Asthmatic lungs removed from euthanized mice showed widespread fluorescence (Fig. 3a), with minimal fluorescent background evident in control tissue. Measurement of the ratios of fluorescence intensity in lungs of mice with induced asthma yielded signal intensity >3.5-fold higher than that in lungs of control mice (Fig. 3b). Notably, the individual fluorescence ratios for each excised lung correlated well with the noninvasive quantification performed by FMT 2500 (Fig. 3c), supporting the contention that tomographic assessment was solely quantifying lung fluorescence. This confirms that the noninvasive tomographic assessment of asthmatic mice can be used to accurately assess deep tissue changes in protease activity associated with asthma, in agreement with BAL eosinophil counts (Fig. 2b).

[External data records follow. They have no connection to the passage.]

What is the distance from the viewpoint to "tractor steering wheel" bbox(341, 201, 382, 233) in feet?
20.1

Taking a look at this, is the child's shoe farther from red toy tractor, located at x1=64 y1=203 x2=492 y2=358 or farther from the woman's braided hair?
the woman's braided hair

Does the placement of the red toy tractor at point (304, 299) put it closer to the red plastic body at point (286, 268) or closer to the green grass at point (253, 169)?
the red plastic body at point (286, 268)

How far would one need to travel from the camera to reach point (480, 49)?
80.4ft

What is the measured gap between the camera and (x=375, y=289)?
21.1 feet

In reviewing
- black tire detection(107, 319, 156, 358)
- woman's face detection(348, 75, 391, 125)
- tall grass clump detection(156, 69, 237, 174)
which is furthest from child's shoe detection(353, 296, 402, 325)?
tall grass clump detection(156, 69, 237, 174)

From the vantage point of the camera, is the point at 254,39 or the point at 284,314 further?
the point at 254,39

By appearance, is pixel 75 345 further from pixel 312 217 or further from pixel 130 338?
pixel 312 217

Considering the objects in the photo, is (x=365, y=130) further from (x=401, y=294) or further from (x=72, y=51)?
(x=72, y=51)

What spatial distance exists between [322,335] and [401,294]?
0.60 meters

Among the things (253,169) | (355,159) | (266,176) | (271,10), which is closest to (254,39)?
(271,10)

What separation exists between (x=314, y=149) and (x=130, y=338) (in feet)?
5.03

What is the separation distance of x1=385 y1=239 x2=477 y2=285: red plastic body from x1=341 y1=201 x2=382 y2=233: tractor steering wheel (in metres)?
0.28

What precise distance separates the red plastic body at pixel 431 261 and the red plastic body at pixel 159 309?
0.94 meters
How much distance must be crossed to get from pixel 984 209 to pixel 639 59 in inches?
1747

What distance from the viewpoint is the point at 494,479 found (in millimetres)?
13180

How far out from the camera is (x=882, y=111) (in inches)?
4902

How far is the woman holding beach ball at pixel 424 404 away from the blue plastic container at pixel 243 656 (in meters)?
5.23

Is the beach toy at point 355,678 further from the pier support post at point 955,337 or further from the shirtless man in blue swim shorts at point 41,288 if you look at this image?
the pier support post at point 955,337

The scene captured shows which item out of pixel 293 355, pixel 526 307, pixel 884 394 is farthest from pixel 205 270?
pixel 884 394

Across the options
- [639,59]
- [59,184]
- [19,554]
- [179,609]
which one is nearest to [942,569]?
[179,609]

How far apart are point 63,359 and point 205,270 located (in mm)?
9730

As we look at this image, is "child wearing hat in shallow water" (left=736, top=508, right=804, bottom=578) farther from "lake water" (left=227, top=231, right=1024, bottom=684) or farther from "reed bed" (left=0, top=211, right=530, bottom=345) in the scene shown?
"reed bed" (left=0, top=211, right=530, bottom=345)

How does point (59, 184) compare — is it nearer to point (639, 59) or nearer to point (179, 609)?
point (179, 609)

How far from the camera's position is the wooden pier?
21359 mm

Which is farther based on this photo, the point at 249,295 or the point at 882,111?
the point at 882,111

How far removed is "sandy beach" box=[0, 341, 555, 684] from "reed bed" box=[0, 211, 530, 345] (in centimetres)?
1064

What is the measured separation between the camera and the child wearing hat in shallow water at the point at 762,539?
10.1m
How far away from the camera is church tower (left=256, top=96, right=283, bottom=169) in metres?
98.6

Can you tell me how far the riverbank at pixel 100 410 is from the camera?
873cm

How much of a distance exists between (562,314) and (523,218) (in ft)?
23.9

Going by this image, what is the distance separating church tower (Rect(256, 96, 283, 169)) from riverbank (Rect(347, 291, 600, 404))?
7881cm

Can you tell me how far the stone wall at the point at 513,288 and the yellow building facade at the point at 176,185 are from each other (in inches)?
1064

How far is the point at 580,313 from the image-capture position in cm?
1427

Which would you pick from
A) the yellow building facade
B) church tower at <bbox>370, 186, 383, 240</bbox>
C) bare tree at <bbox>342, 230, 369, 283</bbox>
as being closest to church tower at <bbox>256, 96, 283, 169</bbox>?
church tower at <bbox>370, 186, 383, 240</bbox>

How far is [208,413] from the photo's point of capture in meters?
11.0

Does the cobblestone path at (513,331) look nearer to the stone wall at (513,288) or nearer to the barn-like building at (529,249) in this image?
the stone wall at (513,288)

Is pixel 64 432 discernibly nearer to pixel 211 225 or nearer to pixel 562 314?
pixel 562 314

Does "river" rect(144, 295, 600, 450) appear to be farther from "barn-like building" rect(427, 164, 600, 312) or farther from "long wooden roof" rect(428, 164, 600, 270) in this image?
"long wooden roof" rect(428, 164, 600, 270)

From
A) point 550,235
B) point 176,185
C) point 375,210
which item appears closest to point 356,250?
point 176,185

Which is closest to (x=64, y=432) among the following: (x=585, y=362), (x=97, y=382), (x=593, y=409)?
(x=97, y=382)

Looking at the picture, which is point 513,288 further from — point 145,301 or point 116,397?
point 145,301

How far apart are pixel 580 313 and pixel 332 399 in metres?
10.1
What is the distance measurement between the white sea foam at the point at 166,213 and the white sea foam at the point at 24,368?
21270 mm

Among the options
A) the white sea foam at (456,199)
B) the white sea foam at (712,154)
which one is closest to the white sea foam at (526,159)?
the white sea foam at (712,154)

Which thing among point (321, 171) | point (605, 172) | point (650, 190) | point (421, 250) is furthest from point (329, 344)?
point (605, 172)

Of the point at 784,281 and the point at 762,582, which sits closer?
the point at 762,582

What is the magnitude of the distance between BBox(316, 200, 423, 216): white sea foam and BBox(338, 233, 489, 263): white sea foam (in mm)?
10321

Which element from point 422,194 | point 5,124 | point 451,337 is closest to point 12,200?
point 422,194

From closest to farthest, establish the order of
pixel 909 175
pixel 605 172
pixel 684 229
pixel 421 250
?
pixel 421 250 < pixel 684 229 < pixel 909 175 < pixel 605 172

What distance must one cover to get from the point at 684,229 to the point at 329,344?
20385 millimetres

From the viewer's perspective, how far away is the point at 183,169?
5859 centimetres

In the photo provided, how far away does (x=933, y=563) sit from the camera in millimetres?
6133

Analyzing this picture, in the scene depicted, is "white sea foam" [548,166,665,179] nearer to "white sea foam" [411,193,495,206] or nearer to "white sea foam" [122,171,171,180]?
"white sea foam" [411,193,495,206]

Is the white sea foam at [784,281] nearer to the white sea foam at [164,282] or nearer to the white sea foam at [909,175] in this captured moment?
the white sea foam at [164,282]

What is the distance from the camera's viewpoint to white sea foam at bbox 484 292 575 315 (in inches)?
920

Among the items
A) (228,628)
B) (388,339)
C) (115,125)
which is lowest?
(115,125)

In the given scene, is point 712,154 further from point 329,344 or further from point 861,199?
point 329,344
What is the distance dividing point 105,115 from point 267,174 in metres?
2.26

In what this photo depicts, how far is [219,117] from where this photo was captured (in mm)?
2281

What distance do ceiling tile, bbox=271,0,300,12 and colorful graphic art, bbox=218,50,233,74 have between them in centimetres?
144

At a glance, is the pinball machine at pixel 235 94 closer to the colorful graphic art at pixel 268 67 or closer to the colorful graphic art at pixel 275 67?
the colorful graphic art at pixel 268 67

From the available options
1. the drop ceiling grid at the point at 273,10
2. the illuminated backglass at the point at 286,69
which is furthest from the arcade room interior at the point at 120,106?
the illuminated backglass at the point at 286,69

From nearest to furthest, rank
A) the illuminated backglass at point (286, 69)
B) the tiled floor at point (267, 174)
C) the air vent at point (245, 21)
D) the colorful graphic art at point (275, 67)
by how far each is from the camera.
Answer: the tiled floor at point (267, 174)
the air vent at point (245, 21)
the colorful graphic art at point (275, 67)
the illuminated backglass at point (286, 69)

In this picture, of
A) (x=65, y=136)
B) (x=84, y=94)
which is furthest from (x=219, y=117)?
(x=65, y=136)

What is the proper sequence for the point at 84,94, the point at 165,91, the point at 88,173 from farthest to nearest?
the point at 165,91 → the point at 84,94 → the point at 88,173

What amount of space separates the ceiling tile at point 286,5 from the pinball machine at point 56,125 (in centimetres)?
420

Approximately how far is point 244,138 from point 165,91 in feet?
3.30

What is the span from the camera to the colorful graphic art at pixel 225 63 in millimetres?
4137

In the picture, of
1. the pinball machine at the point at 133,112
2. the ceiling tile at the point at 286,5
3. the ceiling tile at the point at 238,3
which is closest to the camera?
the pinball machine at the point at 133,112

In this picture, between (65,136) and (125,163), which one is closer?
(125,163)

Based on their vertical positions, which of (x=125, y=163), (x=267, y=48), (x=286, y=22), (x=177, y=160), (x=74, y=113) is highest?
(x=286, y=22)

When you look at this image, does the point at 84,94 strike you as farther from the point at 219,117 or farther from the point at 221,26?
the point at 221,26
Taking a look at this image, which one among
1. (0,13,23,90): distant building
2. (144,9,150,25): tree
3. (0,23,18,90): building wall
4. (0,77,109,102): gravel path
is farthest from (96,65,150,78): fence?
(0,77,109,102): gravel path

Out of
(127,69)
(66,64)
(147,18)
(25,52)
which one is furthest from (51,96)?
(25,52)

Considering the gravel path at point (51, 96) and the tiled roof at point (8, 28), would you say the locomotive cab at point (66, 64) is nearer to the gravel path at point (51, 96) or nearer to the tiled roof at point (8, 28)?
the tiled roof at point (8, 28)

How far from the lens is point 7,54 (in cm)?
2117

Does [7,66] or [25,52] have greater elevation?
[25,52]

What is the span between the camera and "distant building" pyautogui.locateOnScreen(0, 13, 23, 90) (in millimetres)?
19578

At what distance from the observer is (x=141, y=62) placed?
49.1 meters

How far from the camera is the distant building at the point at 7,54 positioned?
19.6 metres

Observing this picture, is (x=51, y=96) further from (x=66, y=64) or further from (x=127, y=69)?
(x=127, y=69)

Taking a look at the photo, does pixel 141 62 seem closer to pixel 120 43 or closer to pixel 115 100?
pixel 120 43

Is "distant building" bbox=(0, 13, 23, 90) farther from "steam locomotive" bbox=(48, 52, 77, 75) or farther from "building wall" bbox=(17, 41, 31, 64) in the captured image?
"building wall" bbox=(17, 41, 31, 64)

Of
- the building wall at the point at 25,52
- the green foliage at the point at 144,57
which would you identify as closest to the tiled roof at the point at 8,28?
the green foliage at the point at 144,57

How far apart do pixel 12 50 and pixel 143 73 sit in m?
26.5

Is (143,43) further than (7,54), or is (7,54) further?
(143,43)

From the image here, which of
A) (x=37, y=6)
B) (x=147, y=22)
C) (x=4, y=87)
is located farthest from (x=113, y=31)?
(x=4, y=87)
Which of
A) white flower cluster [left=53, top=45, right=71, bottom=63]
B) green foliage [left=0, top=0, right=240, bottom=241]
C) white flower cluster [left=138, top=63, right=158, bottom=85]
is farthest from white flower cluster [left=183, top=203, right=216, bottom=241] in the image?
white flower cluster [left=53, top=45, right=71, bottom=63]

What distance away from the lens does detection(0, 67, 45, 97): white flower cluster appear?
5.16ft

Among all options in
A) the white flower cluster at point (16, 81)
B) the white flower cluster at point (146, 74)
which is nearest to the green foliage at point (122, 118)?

Figure 3: Ex vivo correlation between noninvasive quantitative tomography and ex vivo tissue assessment.

(a) Excised lung tissues were assessed for ProSense 680 fluorescence changes, with images revealing significant asthma-related increases in lung fluorescence intensity. (b) Assessment of changes in ex vivo fluorescence ratio (ratio to mean control tissue fluorescence) in lung tissue from mice with induced asthma and from control mice (P < 0.05; asthma tissue to control tissue fluorescence ratio ± s.e.m.). (c) Noninvasive FMT 2500 tomographic quantification correlates well with the signal in the excised lung tissues. The results shown are representative of five separate studies; n = 5 mice per group.

Conclusion

These studies demonstrate the utility of FMT 2500 quantitative tomography in combination with a near-infrared, protease-activatable fluorescence agent (ProSense 680), for the noninvasive in vivo imaging and quantification of pulmonary inflammation. After inducing asthma by ovalbumin in BALB/c mice, we effectively imaged ProSense 680 to detect eosinophil protease signal that can be tomographically quantified by VisEn's FMT 2500. Correlation of noninvasive tomographic quantification with invasive assessment of lung inflammation established the accuracy of FMT 2500 quantification of deep tissue inflammation. VisEn's FMT 2500 also offers the potential for repeated noninvasive imaging and multiplex detection of multiple biological activities, allowing researchers to better study the progression and alteration of processes associated with disease progression and therapeutic intervention.